#### Work required:
Rewrite every one of the records with "Women" changed to "Ladies" and everything else left as it is. Leave the pictures out of your answer.
++++++
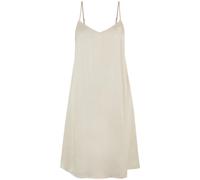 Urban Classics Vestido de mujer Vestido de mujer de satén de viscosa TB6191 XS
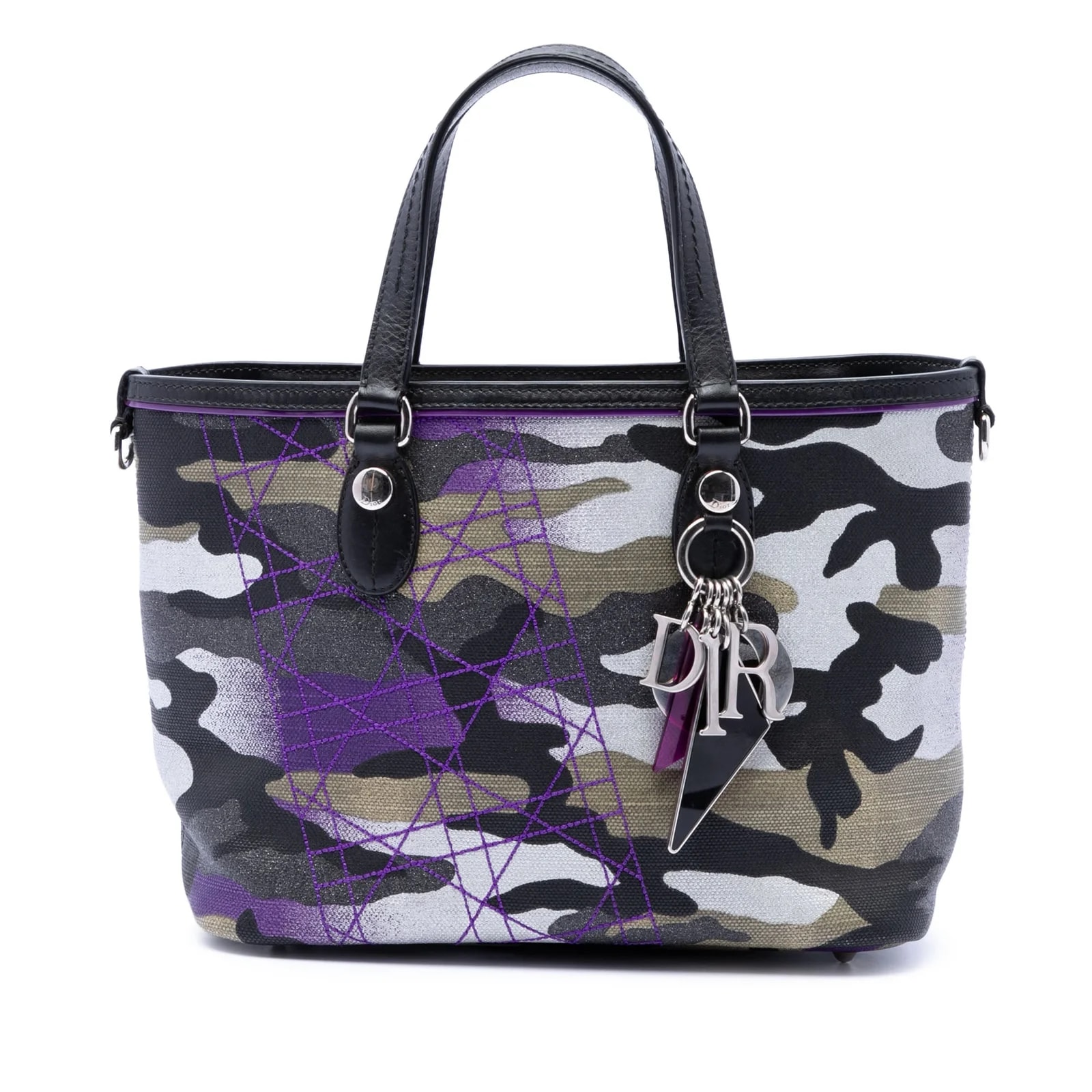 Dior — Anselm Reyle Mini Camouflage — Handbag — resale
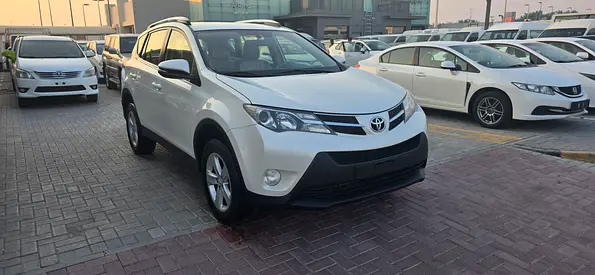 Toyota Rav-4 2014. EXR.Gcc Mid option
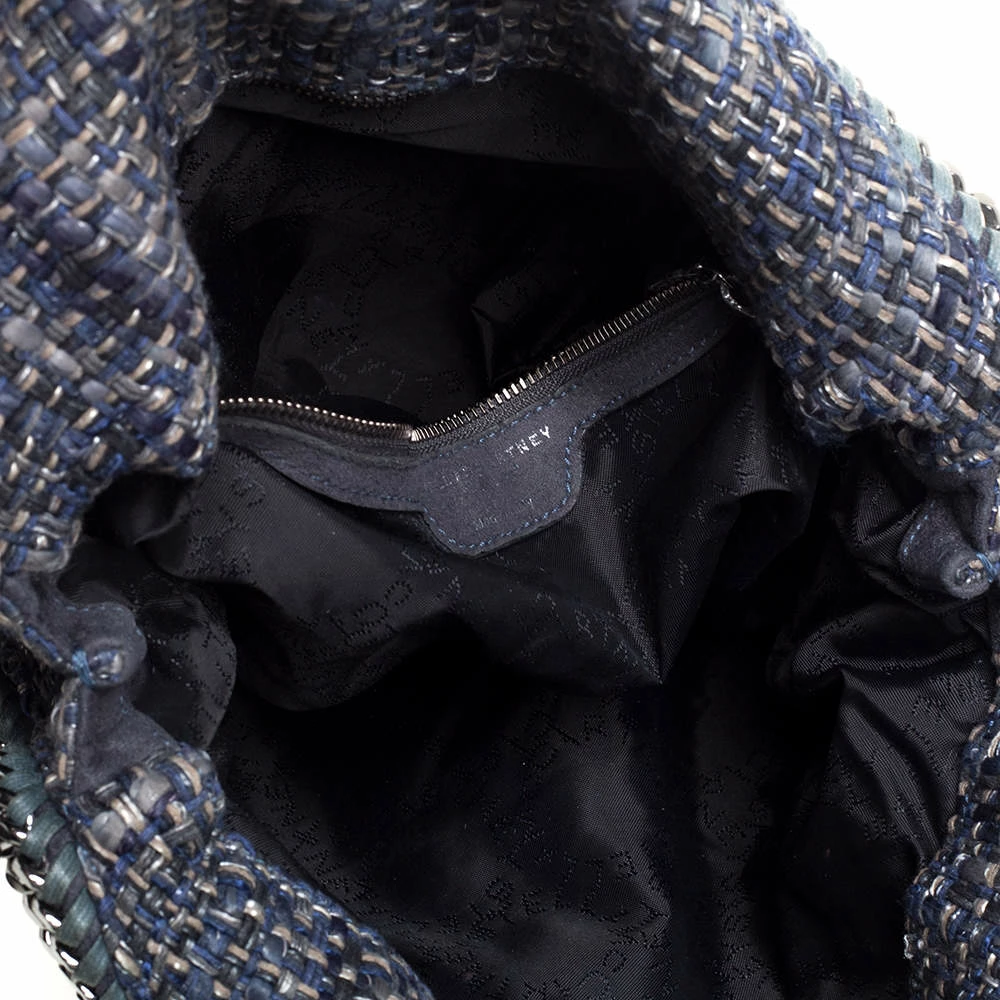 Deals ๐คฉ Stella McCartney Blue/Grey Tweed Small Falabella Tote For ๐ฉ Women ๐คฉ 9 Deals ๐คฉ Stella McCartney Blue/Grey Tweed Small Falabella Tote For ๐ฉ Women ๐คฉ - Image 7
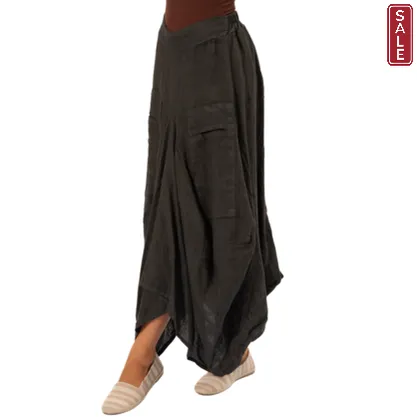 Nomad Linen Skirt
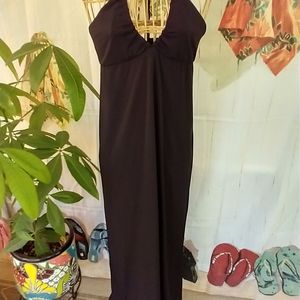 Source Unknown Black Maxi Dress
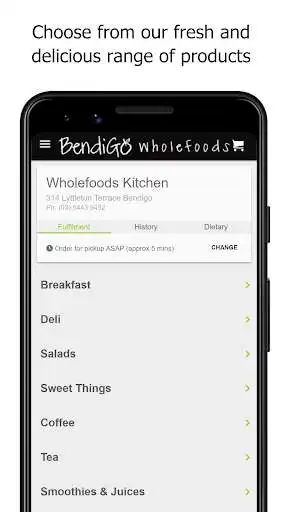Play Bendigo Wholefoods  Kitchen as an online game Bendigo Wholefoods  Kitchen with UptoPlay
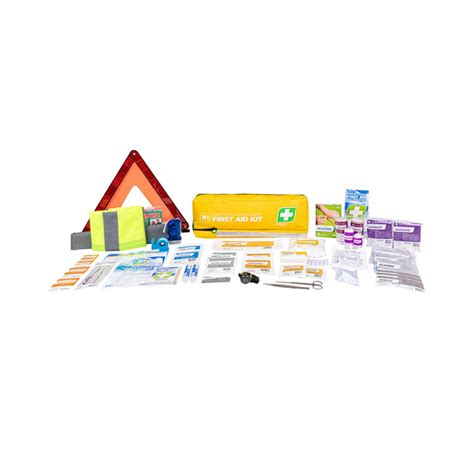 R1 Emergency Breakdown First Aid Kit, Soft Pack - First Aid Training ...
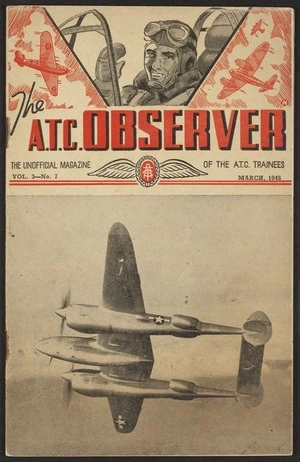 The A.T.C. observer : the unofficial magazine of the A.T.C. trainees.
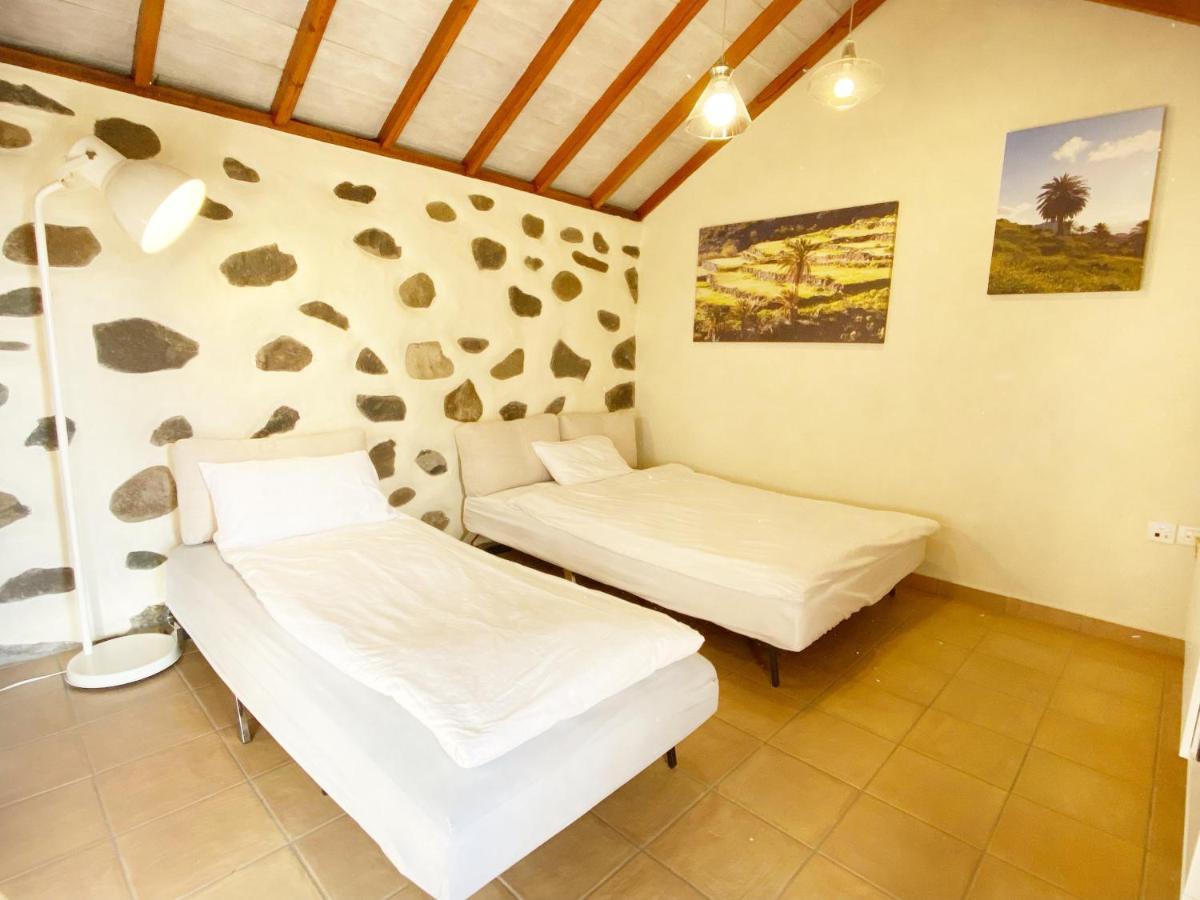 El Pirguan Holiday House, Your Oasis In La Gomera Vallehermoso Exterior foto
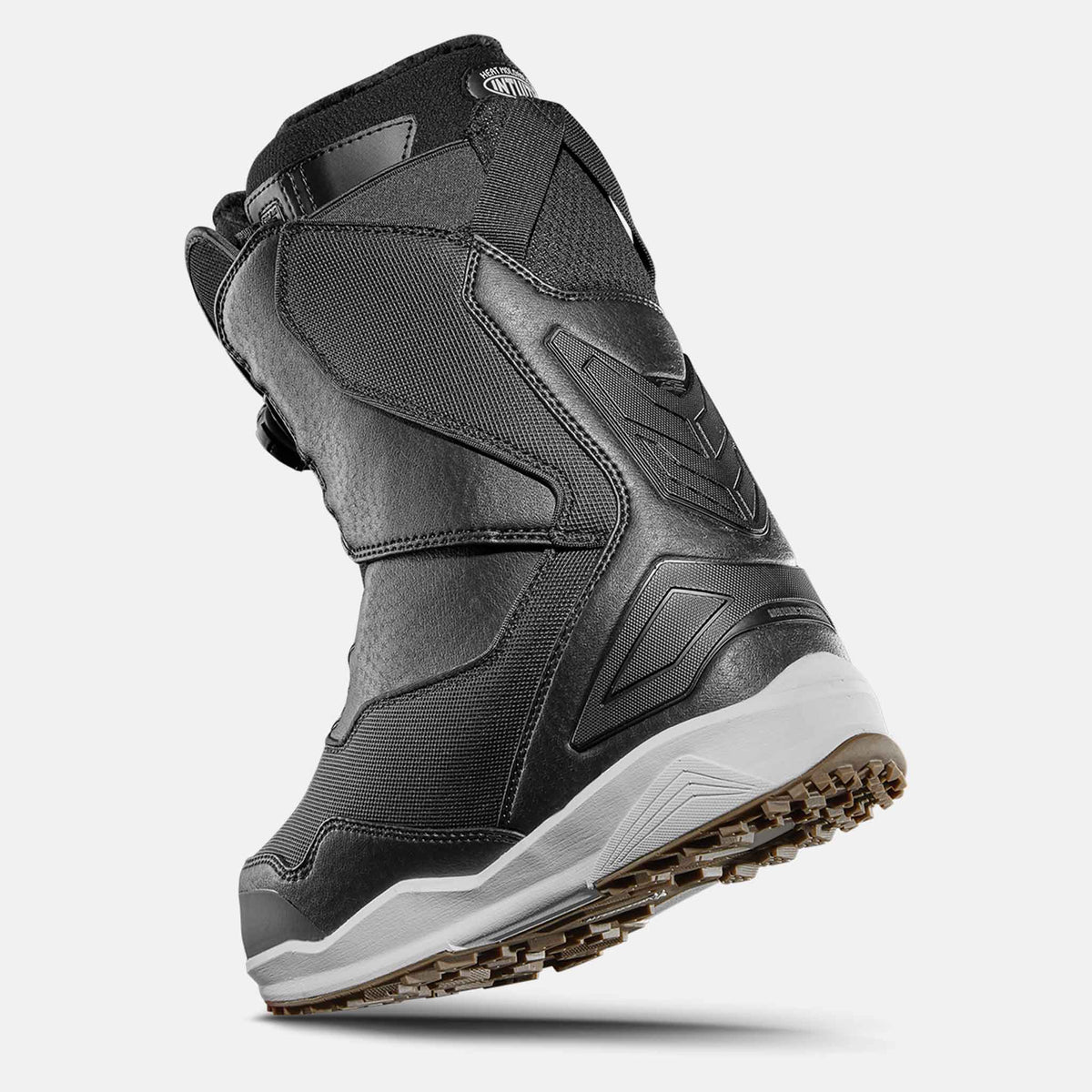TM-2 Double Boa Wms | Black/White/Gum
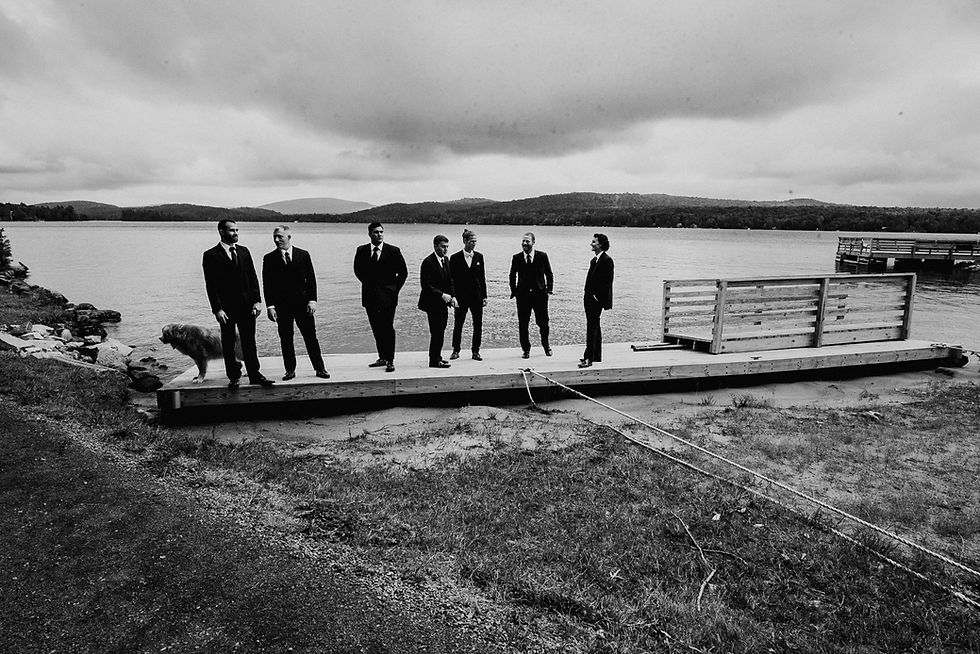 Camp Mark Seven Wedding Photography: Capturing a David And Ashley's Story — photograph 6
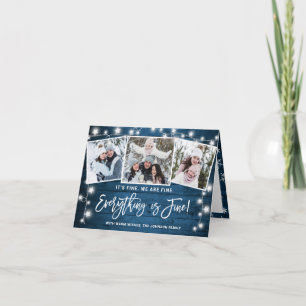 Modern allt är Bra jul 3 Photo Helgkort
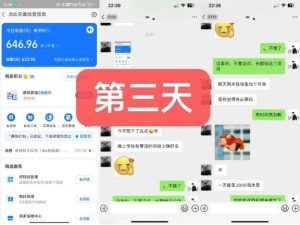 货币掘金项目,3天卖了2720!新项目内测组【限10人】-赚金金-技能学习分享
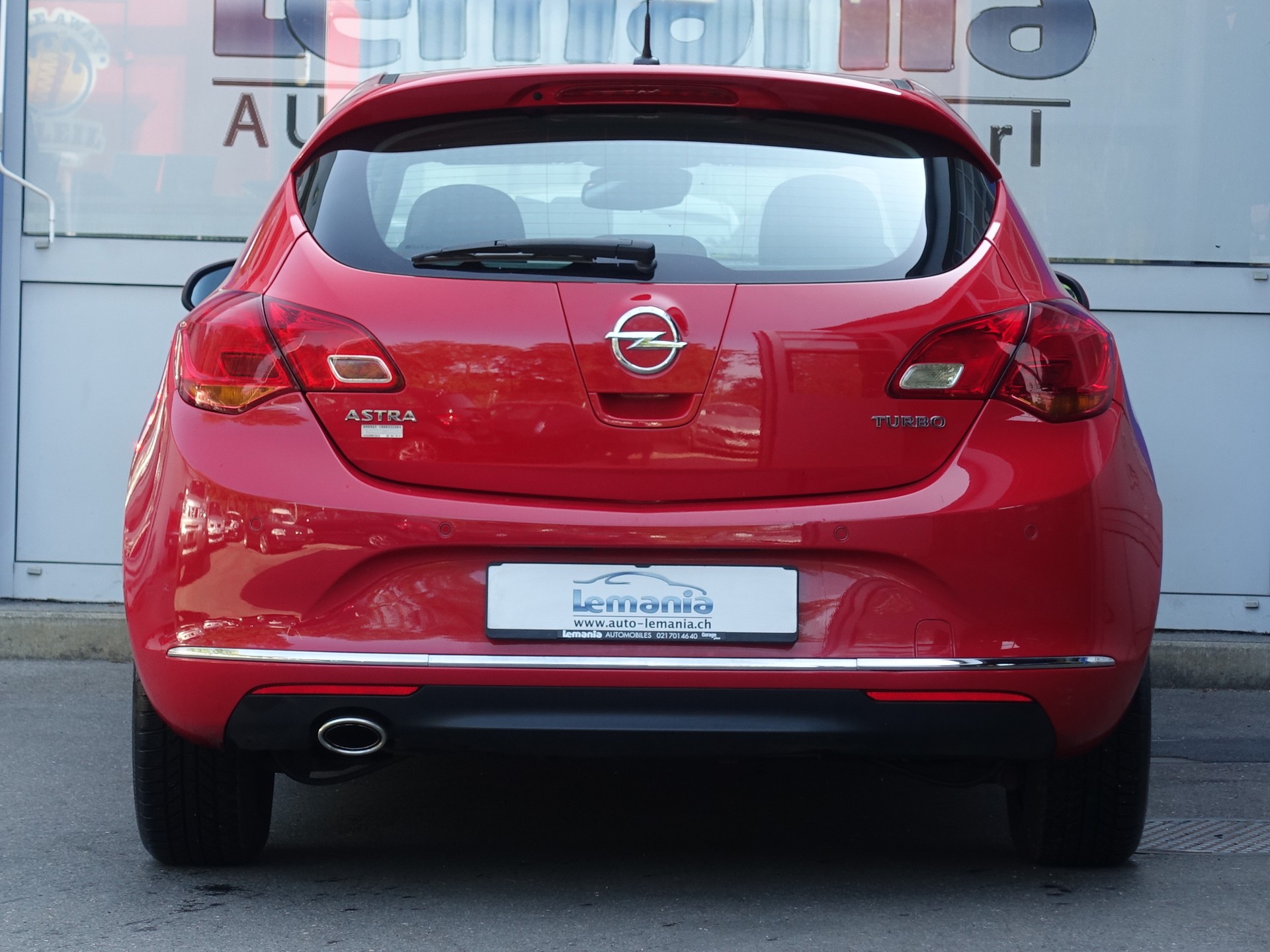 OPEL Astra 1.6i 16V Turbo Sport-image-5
++++++
#### Output of the task:
 Urban Classics Vestido de mujer Vestido de mujer de satén de viscosa TB6191 XS
 Dior — Anselm Reyle Mini Camouflage — Handbag — resale
 Toyota Rav-4 2014. EXR.Gcc Mid option
 Deals ๐คฉ Stella McCartney Blue/Grey Tweed Small Falabella Tote For ๐ฉ Ladies ๐คฉ 9 Deals ๐คฉ Stella McCartney Blue/Grey Tweed Small Falabella Tote For ๐ฉ Ladies ๐คฉ - Image 7
 Nomad Linen Skirt
 Source Unknown Black Maxi Dress
Play Bendigo Wholefoods  Kitchen as an online game Bendigo Wholefoods  Kitchen with UptoPlay
 R1 Emergency Breakdown First Aid Kit, Soft Pack - First Aid Training ...
 The A.T.C. observer : the unofficial magazine of the A.T.C. trainees.
 El Pirguan Holiday House, Your Oasis In La Gomera Vallehermoso Exterior foto
TM-2 Double Boa Wms | Black/White/Gum
 Camp Mark Seven Wedding Photography: Capturing a David And Ashley's Story — photograph 6
 Modern allt är Bra jul 3 Photo Helgkort
 货币掘金项目,3天卖了2720!新项目内测组【限10人】-赚金金-技能学习分享
 OPEL Astra 1.6i 16V Turbo Sport-image-5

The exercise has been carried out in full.